# Source extract:
= = = = = = =

Another one I couldn’t search up information on, so putting it here for posterity.
I was playing with an elderly blogging platform called Blosxom. It’s really simple to use, although that, combined with its age, means it’s not up to the current status quo. Regardless, I found it fun to play with. Plus, it’s written in Perl, and everything else is PHP these days, so it was a nice novelty.
Now, one of the things it expects (as does the rest of the internet, apparently), is that the CGI file may be treated as an application, folder, or directory on the web. Like this:
Now, the script itself is the cgi file, a file called blosxom.cgi in the root of my server. As you can see, it looks like a directory in that location, and according to the Internet, that feature should work, passing any “trailing pathname information” (as Apache calls it) to the script via the PATH_INFO environment variable.
Apache didn’t think so.
Now, attempts to google for “apache trailing slashes” or “apache cgi trailing slashes” or anything like that ended up fruitless. It shames me to say I spent over an hour investigating things like ExecCGI, mod-rewrite stuff, and all manner of other things to try to find out why that feature wasn’t working for me.

= = = = = = =

Saved entries
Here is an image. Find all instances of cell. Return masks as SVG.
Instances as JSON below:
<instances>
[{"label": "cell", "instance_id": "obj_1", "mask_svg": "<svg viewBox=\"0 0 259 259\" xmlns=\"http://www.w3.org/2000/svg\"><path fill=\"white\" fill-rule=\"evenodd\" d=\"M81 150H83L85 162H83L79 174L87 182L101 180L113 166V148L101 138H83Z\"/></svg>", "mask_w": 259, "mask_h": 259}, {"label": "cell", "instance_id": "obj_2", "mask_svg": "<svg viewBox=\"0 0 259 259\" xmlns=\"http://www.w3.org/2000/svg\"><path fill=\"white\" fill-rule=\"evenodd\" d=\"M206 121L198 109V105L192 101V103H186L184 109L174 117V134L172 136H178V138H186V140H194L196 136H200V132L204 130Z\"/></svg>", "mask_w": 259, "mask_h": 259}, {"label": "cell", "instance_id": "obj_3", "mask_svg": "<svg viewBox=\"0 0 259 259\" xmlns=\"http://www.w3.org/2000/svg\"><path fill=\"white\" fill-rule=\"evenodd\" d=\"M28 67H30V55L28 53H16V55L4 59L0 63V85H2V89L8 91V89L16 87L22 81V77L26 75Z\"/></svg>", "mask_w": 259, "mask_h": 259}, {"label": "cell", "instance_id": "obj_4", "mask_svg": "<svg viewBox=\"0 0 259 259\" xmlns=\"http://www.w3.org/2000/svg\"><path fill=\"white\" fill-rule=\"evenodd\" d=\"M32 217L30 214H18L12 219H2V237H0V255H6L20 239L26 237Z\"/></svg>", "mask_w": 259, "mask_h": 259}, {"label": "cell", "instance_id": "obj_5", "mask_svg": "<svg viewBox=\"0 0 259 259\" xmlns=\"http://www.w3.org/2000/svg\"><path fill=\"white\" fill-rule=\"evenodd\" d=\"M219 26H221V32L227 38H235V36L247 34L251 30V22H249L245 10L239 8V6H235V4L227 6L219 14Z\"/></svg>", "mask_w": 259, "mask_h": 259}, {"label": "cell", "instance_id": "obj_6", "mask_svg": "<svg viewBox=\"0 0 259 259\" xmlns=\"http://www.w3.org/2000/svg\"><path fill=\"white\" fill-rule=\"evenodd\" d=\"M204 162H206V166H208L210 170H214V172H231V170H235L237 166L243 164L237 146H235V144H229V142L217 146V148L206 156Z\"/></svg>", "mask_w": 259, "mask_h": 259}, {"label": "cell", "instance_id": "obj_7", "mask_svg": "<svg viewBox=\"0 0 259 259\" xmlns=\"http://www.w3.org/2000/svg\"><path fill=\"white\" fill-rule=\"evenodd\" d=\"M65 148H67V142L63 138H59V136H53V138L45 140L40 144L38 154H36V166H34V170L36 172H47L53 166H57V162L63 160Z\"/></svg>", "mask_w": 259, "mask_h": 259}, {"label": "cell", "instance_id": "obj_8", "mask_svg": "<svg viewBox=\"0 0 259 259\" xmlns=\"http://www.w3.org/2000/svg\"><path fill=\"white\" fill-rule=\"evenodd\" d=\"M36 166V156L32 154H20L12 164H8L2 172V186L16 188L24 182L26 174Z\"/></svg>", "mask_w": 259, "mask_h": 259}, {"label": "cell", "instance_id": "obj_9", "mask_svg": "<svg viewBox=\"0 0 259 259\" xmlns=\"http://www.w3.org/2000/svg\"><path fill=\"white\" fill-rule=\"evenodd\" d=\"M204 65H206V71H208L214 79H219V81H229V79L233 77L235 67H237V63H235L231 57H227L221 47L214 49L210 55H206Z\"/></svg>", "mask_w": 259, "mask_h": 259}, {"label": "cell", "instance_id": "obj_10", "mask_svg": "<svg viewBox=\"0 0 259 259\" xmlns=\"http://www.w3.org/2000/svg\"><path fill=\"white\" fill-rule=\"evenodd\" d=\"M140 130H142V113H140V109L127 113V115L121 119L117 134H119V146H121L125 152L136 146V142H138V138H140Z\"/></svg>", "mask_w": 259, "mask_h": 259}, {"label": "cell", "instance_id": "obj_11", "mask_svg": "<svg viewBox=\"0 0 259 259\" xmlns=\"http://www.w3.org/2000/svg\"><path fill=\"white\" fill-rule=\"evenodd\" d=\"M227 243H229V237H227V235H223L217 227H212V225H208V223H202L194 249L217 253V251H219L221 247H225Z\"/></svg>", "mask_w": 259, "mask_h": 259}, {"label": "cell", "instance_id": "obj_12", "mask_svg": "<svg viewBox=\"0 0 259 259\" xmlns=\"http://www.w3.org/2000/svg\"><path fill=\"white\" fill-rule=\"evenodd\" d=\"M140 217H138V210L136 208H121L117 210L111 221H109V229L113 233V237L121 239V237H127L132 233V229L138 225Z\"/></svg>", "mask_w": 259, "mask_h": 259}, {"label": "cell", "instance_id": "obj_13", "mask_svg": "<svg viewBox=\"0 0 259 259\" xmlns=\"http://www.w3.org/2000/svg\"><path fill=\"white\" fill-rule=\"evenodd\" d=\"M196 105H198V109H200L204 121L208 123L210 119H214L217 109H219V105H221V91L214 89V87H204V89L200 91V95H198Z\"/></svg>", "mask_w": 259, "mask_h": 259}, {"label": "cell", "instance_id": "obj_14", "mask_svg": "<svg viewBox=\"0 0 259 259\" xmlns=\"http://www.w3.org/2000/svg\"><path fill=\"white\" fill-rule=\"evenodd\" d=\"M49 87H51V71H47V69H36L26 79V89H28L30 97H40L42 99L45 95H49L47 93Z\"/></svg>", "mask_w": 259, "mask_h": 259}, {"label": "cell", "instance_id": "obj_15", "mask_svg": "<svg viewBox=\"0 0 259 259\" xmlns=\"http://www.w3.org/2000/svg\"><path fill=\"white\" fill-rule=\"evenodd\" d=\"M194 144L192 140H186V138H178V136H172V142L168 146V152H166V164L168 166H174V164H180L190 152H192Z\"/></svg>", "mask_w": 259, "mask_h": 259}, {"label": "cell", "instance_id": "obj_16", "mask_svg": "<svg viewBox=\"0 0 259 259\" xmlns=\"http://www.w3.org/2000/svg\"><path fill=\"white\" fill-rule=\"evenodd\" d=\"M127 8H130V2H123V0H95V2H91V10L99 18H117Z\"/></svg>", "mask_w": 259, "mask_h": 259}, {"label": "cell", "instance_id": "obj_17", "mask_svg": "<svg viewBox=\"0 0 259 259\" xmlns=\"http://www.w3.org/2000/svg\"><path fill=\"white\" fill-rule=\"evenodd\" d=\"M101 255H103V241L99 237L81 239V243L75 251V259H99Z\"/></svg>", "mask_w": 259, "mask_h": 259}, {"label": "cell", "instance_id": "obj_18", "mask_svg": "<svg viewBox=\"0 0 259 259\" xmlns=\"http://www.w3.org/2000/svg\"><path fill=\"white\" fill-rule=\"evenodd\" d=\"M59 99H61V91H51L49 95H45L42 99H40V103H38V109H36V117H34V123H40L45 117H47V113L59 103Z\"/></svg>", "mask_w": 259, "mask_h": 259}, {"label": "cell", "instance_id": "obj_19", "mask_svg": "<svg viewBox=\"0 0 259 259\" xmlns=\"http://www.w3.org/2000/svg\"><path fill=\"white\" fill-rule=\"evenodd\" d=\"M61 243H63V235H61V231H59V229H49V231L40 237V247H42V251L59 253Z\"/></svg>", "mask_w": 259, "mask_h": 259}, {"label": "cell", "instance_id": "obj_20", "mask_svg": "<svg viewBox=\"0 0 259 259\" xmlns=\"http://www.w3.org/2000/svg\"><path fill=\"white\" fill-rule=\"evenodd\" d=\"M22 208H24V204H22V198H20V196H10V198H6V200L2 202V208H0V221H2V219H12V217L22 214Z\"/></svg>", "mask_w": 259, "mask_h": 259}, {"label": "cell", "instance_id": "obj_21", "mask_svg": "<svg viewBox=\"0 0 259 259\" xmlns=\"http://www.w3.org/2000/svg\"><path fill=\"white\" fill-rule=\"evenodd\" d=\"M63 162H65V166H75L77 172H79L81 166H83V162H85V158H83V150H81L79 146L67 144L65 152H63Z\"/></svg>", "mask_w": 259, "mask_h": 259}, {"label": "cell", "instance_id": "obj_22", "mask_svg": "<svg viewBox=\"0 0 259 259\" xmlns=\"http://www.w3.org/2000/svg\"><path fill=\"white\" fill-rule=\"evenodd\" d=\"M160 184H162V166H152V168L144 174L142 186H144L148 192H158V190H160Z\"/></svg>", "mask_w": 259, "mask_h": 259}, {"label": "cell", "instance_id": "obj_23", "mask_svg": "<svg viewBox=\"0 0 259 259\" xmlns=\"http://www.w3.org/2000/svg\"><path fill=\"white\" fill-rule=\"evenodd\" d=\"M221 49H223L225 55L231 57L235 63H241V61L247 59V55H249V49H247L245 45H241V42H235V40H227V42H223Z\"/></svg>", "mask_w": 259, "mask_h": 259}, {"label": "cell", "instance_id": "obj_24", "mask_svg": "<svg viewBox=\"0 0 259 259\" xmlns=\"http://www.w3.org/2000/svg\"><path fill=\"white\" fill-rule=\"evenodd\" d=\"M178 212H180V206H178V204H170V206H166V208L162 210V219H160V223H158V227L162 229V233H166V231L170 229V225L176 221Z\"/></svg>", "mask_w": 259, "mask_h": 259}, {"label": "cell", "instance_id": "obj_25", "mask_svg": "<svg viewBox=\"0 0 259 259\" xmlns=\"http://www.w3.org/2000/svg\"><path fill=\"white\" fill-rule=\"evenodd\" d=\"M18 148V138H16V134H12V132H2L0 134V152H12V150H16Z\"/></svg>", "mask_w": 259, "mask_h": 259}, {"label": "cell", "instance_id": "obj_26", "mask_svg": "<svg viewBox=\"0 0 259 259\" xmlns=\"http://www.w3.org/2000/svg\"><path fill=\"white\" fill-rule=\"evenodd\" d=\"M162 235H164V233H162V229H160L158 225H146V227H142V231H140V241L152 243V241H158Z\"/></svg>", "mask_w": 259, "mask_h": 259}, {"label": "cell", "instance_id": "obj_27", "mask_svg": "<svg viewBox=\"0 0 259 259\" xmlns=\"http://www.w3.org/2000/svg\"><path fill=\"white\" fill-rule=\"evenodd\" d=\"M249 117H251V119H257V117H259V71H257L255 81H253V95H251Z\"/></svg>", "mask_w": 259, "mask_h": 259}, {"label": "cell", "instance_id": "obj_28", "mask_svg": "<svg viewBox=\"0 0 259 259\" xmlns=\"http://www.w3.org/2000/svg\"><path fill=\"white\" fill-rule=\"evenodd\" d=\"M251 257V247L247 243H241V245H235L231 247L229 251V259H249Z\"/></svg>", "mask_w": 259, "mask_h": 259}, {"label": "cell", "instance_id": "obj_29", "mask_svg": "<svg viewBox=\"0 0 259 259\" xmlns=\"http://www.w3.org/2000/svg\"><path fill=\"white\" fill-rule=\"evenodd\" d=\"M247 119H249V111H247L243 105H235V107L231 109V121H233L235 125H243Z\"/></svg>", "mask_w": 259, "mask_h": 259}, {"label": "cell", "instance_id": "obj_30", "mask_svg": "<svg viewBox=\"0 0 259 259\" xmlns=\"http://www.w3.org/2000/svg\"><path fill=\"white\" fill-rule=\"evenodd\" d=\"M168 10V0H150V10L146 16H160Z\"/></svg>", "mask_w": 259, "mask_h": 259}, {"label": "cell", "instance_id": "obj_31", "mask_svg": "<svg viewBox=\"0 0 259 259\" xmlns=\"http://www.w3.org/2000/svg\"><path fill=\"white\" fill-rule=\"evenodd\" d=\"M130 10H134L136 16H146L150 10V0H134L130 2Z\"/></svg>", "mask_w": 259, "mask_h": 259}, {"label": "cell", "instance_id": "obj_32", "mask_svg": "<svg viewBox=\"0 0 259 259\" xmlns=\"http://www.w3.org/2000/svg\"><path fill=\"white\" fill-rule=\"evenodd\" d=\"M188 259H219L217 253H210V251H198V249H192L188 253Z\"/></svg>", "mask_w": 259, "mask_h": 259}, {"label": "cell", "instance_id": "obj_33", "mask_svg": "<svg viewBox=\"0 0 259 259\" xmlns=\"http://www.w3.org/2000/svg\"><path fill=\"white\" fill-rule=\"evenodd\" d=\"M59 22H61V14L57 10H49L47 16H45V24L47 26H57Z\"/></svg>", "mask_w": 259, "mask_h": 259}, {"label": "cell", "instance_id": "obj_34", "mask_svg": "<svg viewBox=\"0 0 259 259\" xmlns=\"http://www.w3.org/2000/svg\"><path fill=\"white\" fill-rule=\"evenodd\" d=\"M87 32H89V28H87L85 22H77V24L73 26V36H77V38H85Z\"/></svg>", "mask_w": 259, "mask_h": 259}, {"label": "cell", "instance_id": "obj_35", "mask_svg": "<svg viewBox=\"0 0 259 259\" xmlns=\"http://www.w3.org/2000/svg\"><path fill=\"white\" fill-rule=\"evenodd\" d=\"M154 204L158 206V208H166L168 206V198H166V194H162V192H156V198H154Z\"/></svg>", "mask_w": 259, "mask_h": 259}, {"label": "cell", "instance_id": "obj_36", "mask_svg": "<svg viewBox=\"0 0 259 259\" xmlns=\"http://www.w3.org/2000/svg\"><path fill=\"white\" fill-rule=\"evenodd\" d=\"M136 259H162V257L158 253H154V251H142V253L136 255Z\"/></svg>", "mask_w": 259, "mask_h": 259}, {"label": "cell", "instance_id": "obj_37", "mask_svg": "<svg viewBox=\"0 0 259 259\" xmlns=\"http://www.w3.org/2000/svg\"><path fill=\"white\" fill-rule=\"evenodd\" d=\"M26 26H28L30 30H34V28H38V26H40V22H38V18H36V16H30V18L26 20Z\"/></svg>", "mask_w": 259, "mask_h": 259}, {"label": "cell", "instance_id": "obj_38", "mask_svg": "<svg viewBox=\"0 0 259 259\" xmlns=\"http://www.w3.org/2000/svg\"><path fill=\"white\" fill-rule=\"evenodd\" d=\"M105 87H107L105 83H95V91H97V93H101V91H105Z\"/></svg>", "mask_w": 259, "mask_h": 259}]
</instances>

= = = = = = =

Resume the blog post about Blosxom and Apache's handling of trailing pathnames, starting after its last sentence. The records play no part in what comes next.

Eventually, I did what I probably should’ve done an hour before, and looked at the server error logs. Yes, they existed and were visible. I didn’t think that particular host would let me see them — it’s a free host — but I was wrong, and they surprised me yet again.
So, here’s the key: the host had switched off the AcceptPathInfo directive. Ordinarily, that’s left to the handler concerned (CGI, PHP etc.) to decide, which explains the ubiquity of the “on” setting, and the lack of anyone complaining when it’s switched off in various places I looked.
So there you have it, folks. If your CGI scripts don’t work when you have trailing slashes or trailing path info after the script’s name, don’t get lost in RewriteRules – have a look for AcceptPathInfo.